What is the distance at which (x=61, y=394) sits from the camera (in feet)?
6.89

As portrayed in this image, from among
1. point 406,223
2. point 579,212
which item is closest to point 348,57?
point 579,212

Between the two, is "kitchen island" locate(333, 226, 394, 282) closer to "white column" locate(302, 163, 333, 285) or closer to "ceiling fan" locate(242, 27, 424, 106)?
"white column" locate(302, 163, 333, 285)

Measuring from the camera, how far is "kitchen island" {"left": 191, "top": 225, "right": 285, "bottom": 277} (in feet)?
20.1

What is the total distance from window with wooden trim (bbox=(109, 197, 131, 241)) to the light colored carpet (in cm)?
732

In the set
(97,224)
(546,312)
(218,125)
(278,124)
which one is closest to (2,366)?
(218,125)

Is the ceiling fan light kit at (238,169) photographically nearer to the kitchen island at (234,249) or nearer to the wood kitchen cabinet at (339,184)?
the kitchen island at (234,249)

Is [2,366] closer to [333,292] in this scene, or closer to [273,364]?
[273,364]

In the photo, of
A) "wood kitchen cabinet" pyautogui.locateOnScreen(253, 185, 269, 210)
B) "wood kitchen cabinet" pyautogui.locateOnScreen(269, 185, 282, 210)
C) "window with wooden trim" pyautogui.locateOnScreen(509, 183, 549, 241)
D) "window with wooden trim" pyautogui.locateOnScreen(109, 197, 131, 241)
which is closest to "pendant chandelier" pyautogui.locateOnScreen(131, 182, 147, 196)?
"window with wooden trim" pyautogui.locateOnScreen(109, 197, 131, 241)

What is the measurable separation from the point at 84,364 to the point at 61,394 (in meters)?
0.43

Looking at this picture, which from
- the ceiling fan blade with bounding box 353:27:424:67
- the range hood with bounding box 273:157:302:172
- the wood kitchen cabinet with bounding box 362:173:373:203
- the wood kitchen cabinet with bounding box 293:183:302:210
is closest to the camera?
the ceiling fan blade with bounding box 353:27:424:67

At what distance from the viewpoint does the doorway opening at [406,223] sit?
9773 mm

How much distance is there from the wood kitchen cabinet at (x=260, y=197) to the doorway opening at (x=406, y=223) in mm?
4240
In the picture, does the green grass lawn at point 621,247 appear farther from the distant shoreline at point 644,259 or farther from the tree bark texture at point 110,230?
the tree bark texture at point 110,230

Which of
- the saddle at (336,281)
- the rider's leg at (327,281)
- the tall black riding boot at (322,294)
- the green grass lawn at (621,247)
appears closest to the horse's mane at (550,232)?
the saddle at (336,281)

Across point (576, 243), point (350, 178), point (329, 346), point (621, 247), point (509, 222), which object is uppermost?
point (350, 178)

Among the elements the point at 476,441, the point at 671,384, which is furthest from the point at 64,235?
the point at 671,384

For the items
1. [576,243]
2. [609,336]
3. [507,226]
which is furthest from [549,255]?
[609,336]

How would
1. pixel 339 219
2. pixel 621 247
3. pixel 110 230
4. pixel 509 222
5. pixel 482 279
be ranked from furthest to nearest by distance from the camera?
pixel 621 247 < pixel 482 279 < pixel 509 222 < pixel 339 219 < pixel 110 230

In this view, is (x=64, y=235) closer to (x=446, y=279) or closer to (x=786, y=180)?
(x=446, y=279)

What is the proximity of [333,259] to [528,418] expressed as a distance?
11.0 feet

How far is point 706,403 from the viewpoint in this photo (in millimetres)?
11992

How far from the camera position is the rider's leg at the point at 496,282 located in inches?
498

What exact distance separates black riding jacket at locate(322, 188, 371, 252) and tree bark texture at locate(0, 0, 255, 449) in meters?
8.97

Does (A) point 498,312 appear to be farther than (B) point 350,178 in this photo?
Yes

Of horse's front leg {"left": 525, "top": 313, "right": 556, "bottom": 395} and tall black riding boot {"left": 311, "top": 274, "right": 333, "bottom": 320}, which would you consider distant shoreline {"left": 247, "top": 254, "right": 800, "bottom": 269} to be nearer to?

**Your task**
Put every line of the data above into a JSON list of strings, with one string for each line and blank lines left out.

**Response below**
[
  "What is the distance at which (x=61, y=394) sits from the camera (in feet)?",
  "6.89",
  "As portrayed in this image, from among",
  "1. point 406,223",
  "2. point 579,212",
  "which item is closest to point 348,57?",
  "point 579,212",
  "Between the two, is \"kitchen island\" locate(333, 226, 394, 282) closer to \"white column\" locate(302, 163, 333, 285) or closer to \"ceiling fan\" locate(242, 27, 424, 106)?",
  "\"white column\" locate(302, 163, 333, 285)",
  "Measuring from the camera, how far is \"kitchen island\" {\"left\": 191, \"top\": 225, \"right\": 285, \"bottom\": 277} (in feet)?",
  "20.1",
  "What is the total distance from window with wooden trim (bbox=(109, 197, 131, 241)) to the light colored carpet (in cm)?",
  "732",
  "In the set",
  "(97,224)",
  "(546,312)",
  "(218,125)",
  "(278,124)",
  "which one is closest to (2,366)?",
  "(218,125)",
  "Is the ceiling fan light kit at (238,169) photographically nearer to the kitchen island at (234,249) or nearer to the wood kitchen cabinet at (339,184)?",
  "the kitchen island at (234,249)",
  "Is [2,366] closer to [333,292] in this scene, or closer to [273,364]?",
  "[273,364]",
  "In the photo, of",
  "A) \"wood kitchen cabinet\" pyautogui.locateOnScreen(253, 185, 269, 210)",
  "B) \"wood kitchen cabinet\" pyautogui.locateOnScreen(269, 185, 282, 210)",
  "C) \"window with wooden trim\" pyautogui.locateOnScreen(509, 183, 549, 241)",
  "D) \"window with wooden trim\" pyautogui.locateOnScreen(109, 197, 131, 241)",
  "which is closest to \"pendant chandelier\" pyautogui.locateOnScreen(131, 182, 147, 196)?",
  "\"window with wooden trim\" pyautogui.locateOnScreen(109, 197, 131, 241)",
  "What is the measurable separation from the point at 84,364 to the point at 61,394 (in meters)?",
  "0.43",
  "Looking at this picture, which from",
  "- the ceiling fan blade with bounding box 353:27:424:67",
  "- the range hood with bounding box 273:157:302:172",
  "- the wood kitchen cabinet with bounding box 362:173:373:203",
  "- the wood kitchen cabinet with bounding box 293:183:302:210",
  "is closest to the camera?",
  "the ceiling fan blade with bounding box 353:27:424:67",
  "At what distance from the viewpoint does the doorway opening at [406,223] sit?",
  "9773 mm",
  "How much distance is there from the wood kitchen cabinet at (x=260, y=197) to the doorway opening at (x=406, y=223) in mm?",
  "4240",
  "In the picture, does the green grass lawn at point 621,247 appear farther from the distant shoreline at point 644,259 or farther from the tree bark texture at point 110,230?",
  "the tree bark texture at point 110,230",
  "Which of",
  "- the saddle at (336,281)",
  "- the rider's leg at (327,281)",
  "- the tall black riding boot at (322,294)",
  "- the green grass lawn at (621,247)",
  "appears closest to the horse's mane at (550,232)?",
  "the saddle at (336,281)",
  "Across point (576, 243), point (350, 178), point (329, 346), point (621, 247), point (509, 222), which object is uppermost?",
  "point (350, 178)",
  "Among the elements the point at 476,441, the point at 671,384, which is furthest from the point at 64,235?",
  "the point at 671,384",
  "For the items",
  "1. [576,243]",
  "2. [609,336]",
  "3. [507,226]",
  "which is furthest from [549,255]?",
  "[609,336]",
  "How would",
  "1. pixel 339 219",
  "2. pixel 621 247",
  "3. pixel 110 230",
  "4. pixel 509 222",
  "5. pixel 482 279",
  "be ranked from furthest to nearest by distance from the camera?",
  "pixel 621 247 < pixel 482 279 < pixel 509 222 < pixel 339 219 < pixel 110 230",
  "In this view, is (x=64, y=235) closer to (x=446, y=279) or closer to (x=786, y=180)?",
  "(x=446, y=279)",
  "What is the proximity of [333,259] to [528,418] expressed as a distance?",
  "11.0 feet",
  "How far is point 706,403 from the viewpoint in this photo (in millimetres)?",
  "11992",
  "How far from the camera position is the rider's leg at the point at 496,282 located in inches?",
  "498",
  "What exact distance separates black riding jacket at locate(322, 188, 371, 252) and tree bark texture at locate(0, 0, 255, 449) in meters?",
  "8.97",
  "Does (A) point 498,312 appear to be farther than (B) point 350,178 in this photo?",
  "Yes",
  "Of horse's front leg {\"left\": 525, \"top\": 313, \"right\": 556, \"bottom\": 395} and tall black riding boot {\"left\": 311, \"top\": 274, \"right\": 333, \"bottom\": 320}, which would you consider distant shoreline {\"left\": 247, \"top\": 254, \"right\": 800, \"bottom\": 269} to be nearer to?"
]